Amazon set to launch fine-art gallery
This summer, the retail giant will throw its cap into the fine-art market by opening an online art store
By Jillian SteinhauerTopics: Hyperallergic, Art, amazon, galleries, sales, online shopping, Technology News, Business News, Entertainment News
This day may have been inevitable, but now it’s finally here. In its attempt to take over the world — or at least everything that can be bought and sold in the world — Amazon is launching an art gallery.

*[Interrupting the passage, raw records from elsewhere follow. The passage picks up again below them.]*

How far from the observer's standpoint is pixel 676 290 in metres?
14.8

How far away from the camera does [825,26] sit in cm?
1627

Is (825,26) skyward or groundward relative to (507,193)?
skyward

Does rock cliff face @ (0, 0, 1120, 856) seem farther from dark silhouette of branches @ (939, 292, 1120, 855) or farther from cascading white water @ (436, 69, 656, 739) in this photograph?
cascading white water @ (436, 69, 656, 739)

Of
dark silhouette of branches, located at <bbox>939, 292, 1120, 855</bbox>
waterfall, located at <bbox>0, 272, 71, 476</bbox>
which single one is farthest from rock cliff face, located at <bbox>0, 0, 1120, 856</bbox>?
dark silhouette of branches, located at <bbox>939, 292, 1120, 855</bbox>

There aren’t many available details yet about the endeavor, but an email announcement for an informational event was forwarded to Hyperallergic. It reads:
This summer, Amazon is planning to launch a Fine Art Gallery where customers will be able to purchase original artwork offered by a select group of invited galleries via Amazon.com. You are cordially invited to a special event in New York where we will introduce the Amazon Art marketplace to New York galleries … We have received overwhelming support from the galleries that have already joined the platform, and we would love the opportunity to offer your gallery’s selection in the Amazon Art store.

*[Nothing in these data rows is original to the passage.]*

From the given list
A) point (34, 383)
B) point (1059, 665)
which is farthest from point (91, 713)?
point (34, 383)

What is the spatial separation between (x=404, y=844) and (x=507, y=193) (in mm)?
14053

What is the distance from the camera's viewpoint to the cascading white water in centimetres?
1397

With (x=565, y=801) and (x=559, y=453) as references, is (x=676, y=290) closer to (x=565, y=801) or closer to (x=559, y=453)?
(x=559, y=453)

We reached out to Amazon for more information, but a public relations representative at the company replied, “We’re not able to comment at this time but stay tuned.”

It’s interesting, given the company’s track record with books, that Amazon is taking the high road and trying to join forces with galleries rather than beat them at their game. Then again, unlike books, art isn’t a mass market, and the higher-ups at Amazon are probably smart enough to know that without galleries, they’d have a tougher time figuring out where to begin, not to mention gaining credibility. (No one’s clamoring about Costco’s entry into the art market, for instance.) Still, it’s hard to not wonder whether they’ll transition to working directly with artists and become gallery competition somewhere down the line.
In the meantime, what do galleries gain from this kind of partnership? Exposure to a new and larger audience, I suppose, although the price differential between many works of art and your average Amazon-bought book or blender is noteworthy. It sounds a little dreamy-eyed, but maybe, just maybe, Amazon Art will be geared at smaller galleries, helping them expand their clientele and increase sales, and maybe the giant company will start to fill the online hole left by the disappearance of 20×200. Of course the profit-sharing arrangements would have to be favorable enough to make it worth signing on, and the gallery from which we received the announcement is mid-level, not a start-up. Who knows, maybe Amazon Art will help turn the broader public into an art-loving one, or maybe it’ll squeeze the middle of the market even tighter — or maybe no one in the art world will really care at all.